Here’s the best part: all but one of the lenders let him make this settlement payment in monthly installments over the course of 6 months.
Credit card debt is an unsecured debt, so if your income qualifies for a Chapter 7 filing, that is always an option as well. That’s the 7 year option, however, because that will stay on your credit for some time and even make it difficult to get an apartment to rent in some communities. Bankruptcy doesn’t help with certain types of debt either, like your student loans.
How Do You Control the Rest of Your Debt?
The best way to control debt is to use what is called the “snowball” method. If you dropped a snowball at the top of Mount Everest and it rolled all the way down, how big would it be by the time it reached base camp.
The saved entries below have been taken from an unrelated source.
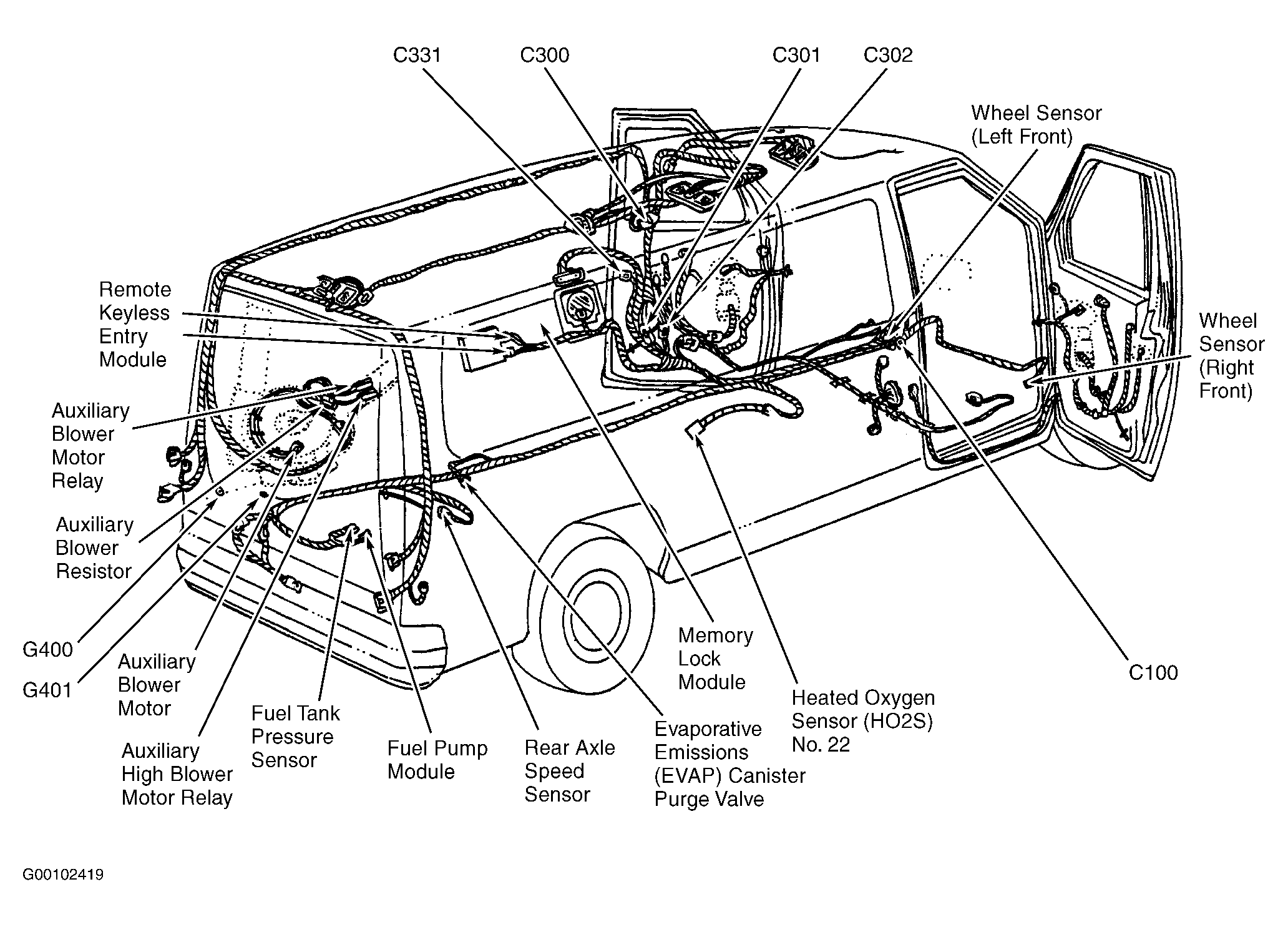 C331
C300
C301
C302
Wheel Sensor (Left Front)

Remote Keyless Entry Module

Wheel Sensor (Right Front)

Auxiliary Blower Motor Relay

Auxiliary Blower Resistor

G400
G401

Auxiliary Blower Motor

Auxiliary High Blower Motor Relay

Fuel Tank Pressure Sensor

Fuel Pump Module

Rear Axle Speed Sensor

Memory Lock Module

Evaporative Emissions (EVAP) Canister Purge Valve

Heated Oxygen Sensor (HO2S) No. 22

C100

G00102419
It would be enormous! The same is true with debt. Focus as many resources as you can on your smallest debt without letting other debts go past due unless you’re doing what Joe did with his credit cards. As each one gets paid off, take those resources and go to the next debt. Then the next debt.
And then pretty soon, you’re putting a tremendous amount of resources towards your largest and last debt of all. That’s a good feeling right there because it means that you’re almost out of debt!
As you are doing this, take a good look at your secured debts – like those student loans. Many of them have repayment programs that will let you reduce or even eliminate the monthly payment that is due for some time. This creates a positive score on your credit report and gives you more resources to pay down other debts!
And that brings us back to the budget. You can’t manage these debts or create a repayment snowball unless you know what your expenses are compared to the income you’ve got coming in. Chart everything. Food expenses, gas, travel, internet, cable… everything. Eliminate things you don’t need. Look to freelancing websites like Fiverr or Elance to turn hobbies into cash generators if need be.
Just don’t settle for the idea that this is the way life is supposed to be. That’s the most dangerous trap of all because that creates procrastination and procrastination creates more debt.
It really is possible to be like Joe and learn how to become debt free and financially independent, even if you are mired up to your eyeballs in debt right now. Get your budget going, create a strong plan, stick to that plan consistently, and you’ll be out of debt more quickly than you ever thought possible!